Other Parts Discussed in Thread: TLC5947, TLC59581, TLC5955, TLC5957, TLC5958, TLC59582, TLC59731
I am working on building a solution for controlling a few hundred RGB LED Pixels using only a SPI port (data out, data in, clk, and CS). I have full control of CS as a GPIO pin, so I can control it as a chip select, a data latch, output enable, etc. My microcontroller will be on a separate board from my LED pixels.
I think the TLC5951 will work. The datasheet indicates that dot correction data (which I don't expect to need) can be written through the grayscale data input. I won't be able to transmit a grayscale clock from my microcontroller, that will have to be generated locally at the LED driver. So I'm thinking that I just put a clock IC on the LED board and drive all three GSCLKs with it. Is there anything I'm overlooking as to why this shouldn't be done?
I can use my CS signal for the data latch since I have full GPIO control of this signal. I will NOT have control of the BLANK signal. The datasheet states:
For this reason,data should only be latched when XBLNK is low. If data are latched with XBLNK high, the outputs may turn on or off unexpectedly.

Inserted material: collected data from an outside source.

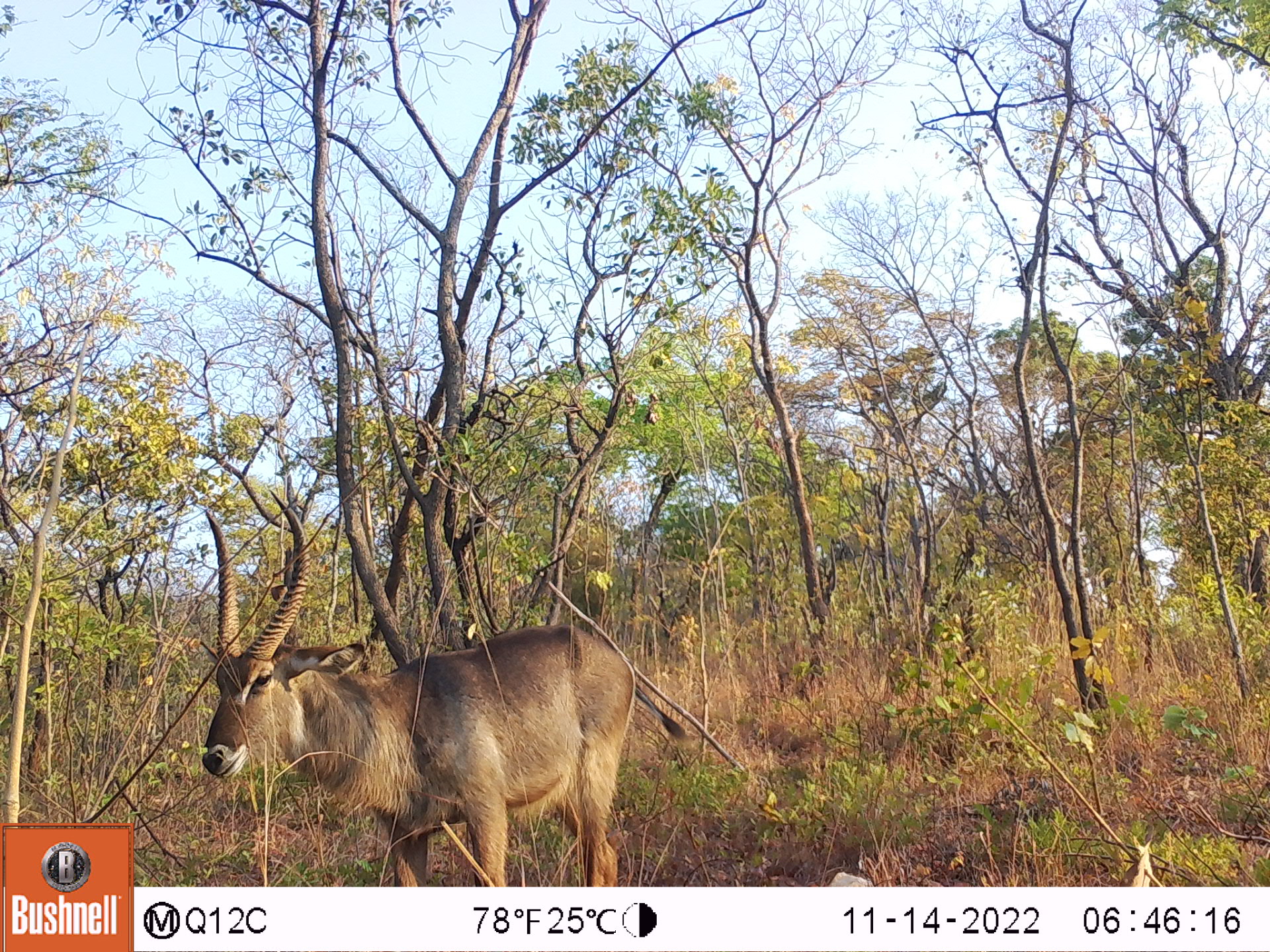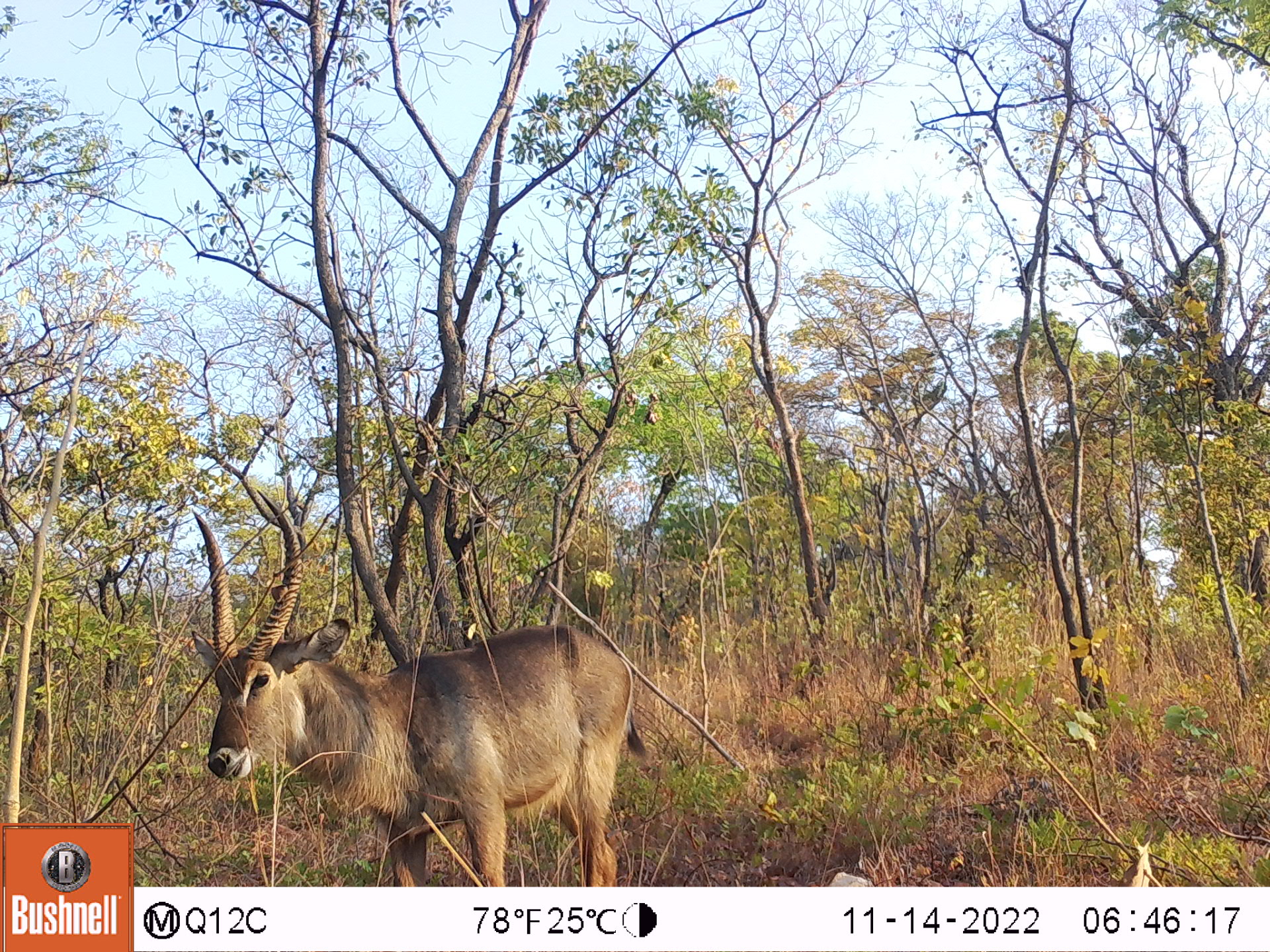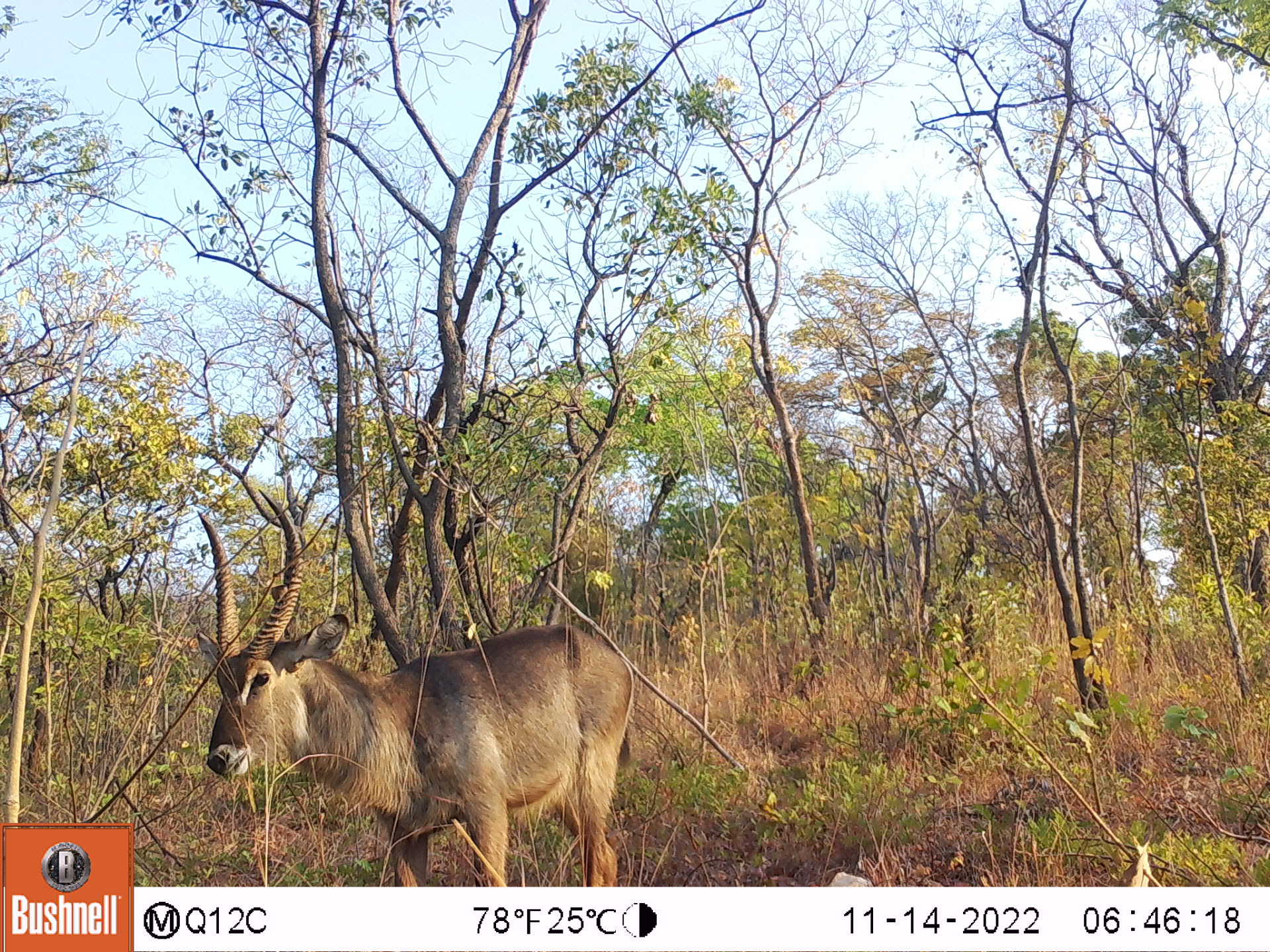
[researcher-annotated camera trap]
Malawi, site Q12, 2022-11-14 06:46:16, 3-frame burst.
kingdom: Animalia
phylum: Chordata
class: Mammalia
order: Artiodactyla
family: Bovidae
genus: Kobus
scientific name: Kobus ellipsiprymnus ellipsiprymnus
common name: common waterbuck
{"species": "common waterbuck (Kobus ellipsiprymnus ellipsiprymnus)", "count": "1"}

Am I correct in thinking that this shouldn't be an issue in most use cases? I'm not trying to synchronize the lighting to high speed cameras or anything, I just want it to look nice to the human eye (and hopefully Android/iPhone cameras). I assume that this simply means the outputs are updated immediately and appropriately for the new grayscale data register (GSDR) vs the grayscale clock (GSCLK) value. In other words, if outputs are currently off because the GSDR is 10 and the GSCLK is 50 and I latch 70 into GSCLK, the output will turn on for 20 more clock cycles and then turn off. Is this accurate? I hesitate because TLC5947 doesn't behave in this fashion. It turns the outputs off until the GSCLK rolls over or until BLANK is pulsed. This causes noticeable flickering.
TLC59581 looks, at a glance, like an appropriate device. It seems to have internal memory to support multiplexing LEDs. However, it has a max sink current of 25mA. Multiplexing will divide that current among each of the channels, and I need to drive my LEDs at 20mA. I think I would also need an FPGA locally near the driver(s) to support switching the multiplexing lines synchronized with the grayscale clock rolling over which drives the cost back up. Without multiplexing, it might be a marginally cheaper solution than the TLC5951.